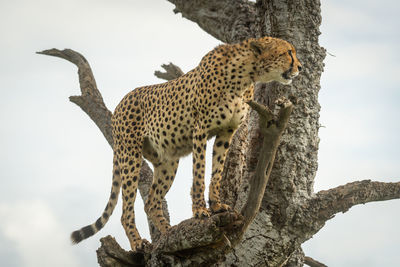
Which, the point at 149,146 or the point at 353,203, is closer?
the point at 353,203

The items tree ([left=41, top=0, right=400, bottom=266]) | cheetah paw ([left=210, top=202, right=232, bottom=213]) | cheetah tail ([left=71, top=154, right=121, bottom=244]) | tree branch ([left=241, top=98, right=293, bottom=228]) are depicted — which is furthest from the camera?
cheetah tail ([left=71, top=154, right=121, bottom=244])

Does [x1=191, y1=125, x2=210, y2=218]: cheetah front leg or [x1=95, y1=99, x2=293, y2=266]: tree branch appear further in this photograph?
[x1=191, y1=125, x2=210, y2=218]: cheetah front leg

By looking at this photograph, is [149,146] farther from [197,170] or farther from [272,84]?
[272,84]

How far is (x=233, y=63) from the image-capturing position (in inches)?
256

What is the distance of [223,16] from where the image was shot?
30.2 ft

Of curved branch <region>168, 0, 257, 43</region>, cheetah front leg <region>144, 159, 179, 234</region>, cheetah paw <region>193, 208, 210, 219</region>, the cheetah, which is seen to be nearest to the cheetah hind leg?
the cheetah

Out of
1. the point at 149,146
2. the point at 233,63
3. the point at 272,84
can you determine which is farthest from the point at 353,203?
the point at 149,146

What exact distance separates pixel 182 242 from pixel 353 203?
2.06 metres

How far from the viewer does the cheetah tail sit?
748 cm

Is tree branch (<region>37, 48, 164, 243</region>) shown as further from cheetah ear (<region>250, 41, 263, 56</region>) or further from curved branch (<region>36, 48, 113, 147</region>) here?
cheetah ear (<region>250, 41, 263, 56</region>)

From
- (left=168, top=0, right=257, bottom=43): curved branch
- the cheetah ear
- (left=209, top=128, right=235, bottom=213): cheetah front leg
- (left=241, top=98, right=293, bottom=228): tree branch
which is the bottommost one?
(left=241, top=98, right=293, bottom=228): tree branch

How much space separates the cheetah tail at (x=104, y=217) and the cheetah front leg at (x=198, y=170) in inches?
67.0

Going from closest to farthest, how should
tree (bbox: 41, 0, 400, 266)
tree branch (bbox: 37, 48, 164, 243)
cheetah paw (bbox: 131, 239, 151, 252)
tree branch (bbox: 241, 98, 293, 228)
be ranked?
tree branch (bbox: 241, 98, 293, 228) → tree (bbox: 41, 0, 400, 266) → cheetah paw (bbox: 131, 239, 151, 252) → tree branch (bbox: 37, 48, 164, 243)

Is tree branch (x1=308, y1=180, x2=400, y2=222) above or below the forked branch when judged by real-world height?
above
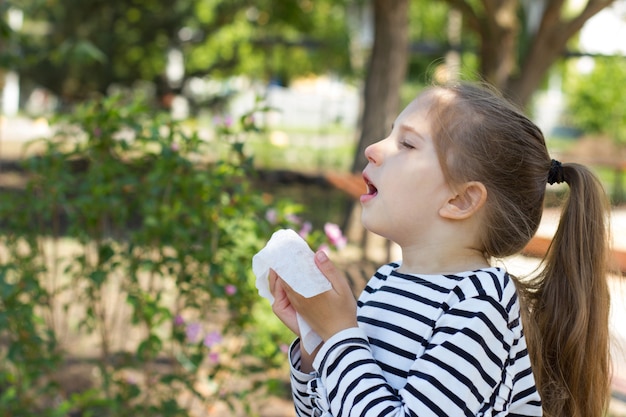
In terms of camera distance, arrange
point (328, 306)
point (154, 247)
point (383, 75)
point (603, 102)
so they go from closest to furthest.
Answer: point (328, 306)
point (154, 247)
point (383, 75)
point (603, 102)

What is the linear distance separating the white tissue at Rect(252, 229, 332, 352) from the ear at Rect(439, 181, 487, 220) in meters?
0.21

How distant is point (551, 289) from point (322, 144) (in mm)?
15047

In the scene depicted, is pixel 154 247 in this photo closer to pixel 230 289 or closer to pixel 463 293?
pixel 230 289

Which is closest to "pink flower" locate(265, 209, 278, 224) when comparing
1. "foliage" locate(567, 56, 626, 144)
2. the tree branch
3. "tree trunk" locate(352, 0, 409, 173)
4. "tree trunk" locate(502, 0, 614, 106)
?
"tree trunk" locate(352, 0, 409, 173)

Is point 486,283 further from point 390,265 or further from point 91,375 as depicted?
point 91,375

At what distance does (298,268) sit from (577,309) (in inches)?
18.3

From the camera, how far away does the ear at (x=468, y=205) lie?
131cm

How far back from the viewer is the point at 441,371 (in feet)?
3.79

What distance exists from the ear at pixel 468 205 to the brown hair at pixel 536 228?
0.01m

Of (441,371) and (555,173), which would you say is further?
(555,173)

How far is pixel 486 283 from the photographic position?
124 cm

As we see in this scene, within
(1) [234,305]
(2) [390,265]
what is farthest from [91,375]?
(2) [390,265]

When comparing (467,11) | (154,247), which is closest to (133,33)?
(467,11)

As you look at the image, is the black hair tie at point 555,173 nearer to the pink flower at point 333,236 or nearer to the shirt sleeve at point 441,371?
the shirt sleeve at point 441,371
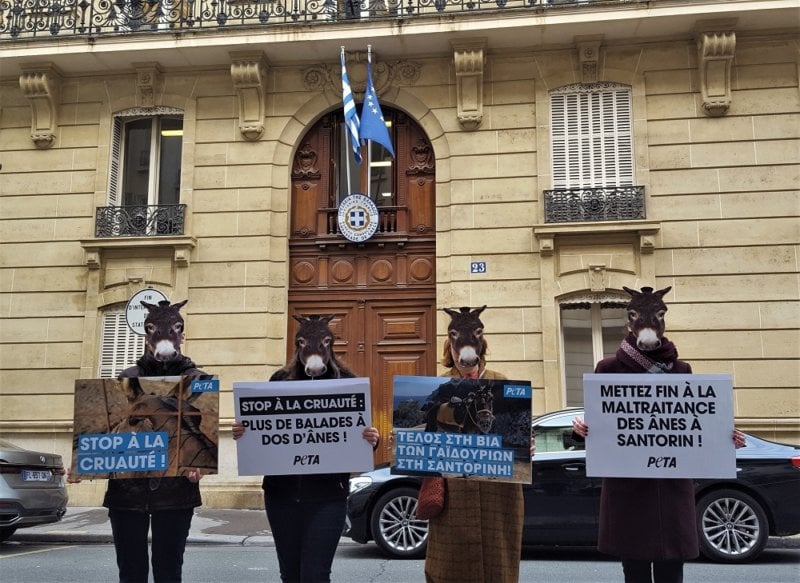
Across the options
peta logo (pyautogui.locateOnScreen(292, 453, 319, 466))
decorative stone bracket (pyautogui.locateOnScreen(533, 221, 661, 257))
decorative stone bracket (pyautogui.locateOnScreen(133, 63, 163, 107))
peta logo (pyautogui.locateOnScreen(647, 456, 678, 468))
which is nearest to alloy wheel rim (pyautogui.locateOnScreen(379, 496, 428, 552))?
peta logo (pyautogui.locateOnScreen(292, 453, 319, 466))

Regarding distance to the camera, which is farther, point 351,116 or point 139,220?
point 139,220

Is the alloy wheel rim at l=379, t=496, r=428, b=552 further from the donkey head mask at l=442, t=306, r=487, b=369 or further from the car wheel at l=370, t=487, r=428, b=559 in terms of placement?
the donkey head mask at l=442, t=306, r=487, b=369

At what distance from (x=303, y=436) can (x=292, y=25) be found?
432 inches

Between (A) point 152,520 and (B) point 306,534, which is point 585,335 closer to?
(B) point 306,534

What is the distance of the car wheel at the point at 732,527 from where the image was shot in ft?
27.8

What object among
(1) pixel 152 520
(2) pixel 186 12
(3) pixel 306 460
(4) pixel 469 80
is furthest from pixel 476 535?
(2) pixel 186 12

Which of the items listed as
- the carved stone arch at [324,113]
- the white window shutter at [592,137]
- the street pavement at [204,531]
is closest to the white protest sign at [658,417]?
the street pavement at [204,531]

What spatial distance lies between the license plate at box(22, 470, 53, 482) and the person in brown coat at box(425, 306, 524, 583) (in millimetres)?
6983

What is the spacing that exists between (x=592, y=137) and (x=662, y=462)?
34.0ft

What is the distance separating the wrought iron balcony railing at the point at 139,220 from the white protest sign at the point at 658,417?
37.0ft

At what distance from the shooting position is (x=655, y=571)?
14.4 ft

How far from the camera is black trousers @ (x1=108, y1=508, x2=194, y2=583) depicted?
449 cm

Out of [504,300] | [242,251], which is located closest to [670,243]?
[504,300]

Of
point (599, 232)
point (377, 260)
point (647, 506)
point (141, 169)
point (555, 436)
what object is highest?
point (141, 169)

════

REQUIRED TASK | For this exercise, please retype exactly the lines in the listing from the line with "What is the distance of the" through its last line, both ends included.

ANSWER TO THE TASK |
What is the distance of the car wheel at the point at 732,527 from where the image was shot in ft?
27.8

What object among
(1) pixel 152 520
(2) pixel 186 12
(3) pixel 306 460
(4) pixel 469 80
is furthest from pixel 476 535?
(2) pixel 186 12

Which of the items listed as
- the carved stone arch at [324,113]
- the white window shutter at [592,137]
- the street pavement at [204,531]
is closest to the white protest sign at [658,417]?
the street pavement at [204,531]

What spatial distance lies between the license plate at box(22, 470, 53, 482) and the person in brown coat at box(425, 306, 524, 583) (in millimetres)?
6983

What is the spacing that exists between (x=592, y=137) and (x=662, y=462)?
34.0ft

What is the distance separating the wrought iron balcony railing at the point at 139,220 from the white protest sign at the point at 658,417?
37.0ft

At what distance from the shooting position is (x=655, y=571)?
14.4 ft

How far from the camera is black trousers @ (x1=108, y1=508, x2=194, y2=583) depicted?
449 cm

Out of [504,300] | [242,251], which is located closest to [670,243]?
[504,300]

Of
point (599, 232)
point (377, 260)
point (647, 506)
point (141, 169)
point (555, 436)
what object is highest?
point (141, 169)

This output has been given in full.